-- START OF Data rows --

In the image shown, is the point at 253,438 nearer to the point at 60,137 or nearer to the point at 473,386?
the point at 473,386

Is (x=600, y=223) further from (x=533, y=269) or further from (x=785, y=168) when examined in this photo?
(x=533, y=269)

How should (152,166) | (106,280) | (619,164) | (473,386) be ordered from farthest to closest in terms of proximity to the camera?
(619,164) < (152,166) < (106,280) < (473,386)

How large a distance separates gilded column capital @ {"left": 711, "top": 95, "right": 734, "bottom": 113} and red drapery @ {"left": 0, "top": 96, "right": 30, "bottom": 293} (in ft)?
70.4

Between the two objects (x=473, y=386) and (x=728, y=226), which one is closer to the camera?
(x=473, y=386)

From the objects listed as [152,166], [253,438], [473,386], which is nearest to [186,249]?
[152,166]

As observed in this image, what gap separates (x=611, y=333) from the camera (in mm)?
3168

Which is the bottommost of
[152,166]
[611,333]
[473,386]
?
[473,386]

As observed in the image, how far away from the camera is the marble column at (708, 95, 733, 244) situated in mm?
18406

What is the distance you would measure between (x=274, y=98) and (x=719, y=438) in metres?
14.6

-- END OF Data rows --

● Objective
Using the data above, repeat every line exactly.

● Task response
In the image shown, is the point at 253,438 nearer to the point at 60,137 or nearer to the point at 473,386?
the point at 473,386

Is (x=600, y=223) further from (x=533, y=269) or further from (x=785, y=168) when examined in this photo?
(x=533, y=269)

How should (152,166) | (106,280) | (619,164) | (473,386) be ordered from farthest to closest in terms of proximity to the camera?
(619,164) < (152,166) < (106,280) < (473,386)

How large a distance separates gilded column capital @ {"left": 711, "top": 95, "right": 734, "bottom": 113} and red drapery @ {"left": 0, "top": 96, "right": 30, "bottom": 293} (in ft)?
70.4

Between the two objects (x=473, y=386) and (x=728, y=226), which one is closer to the camera?
(x=473, y=386)

From the objects listed as [152,166], [253,438], [473,386], which is nearest to [186,249]?
[152,166]

As observed in this image, what gap separates (x=611, y=333) from the camera (in mm)?
3168

Which is the bottommost of
[152,166]
[611,333]
[473,386]
?
[473,386]

As observed in the image, how far away from the camera is the marble column at (708, 95, 733, 244) situated in mm?
18406

What is the distance you would measure between (x=274, y=98) and (x=719, y=438) in metres?
14.6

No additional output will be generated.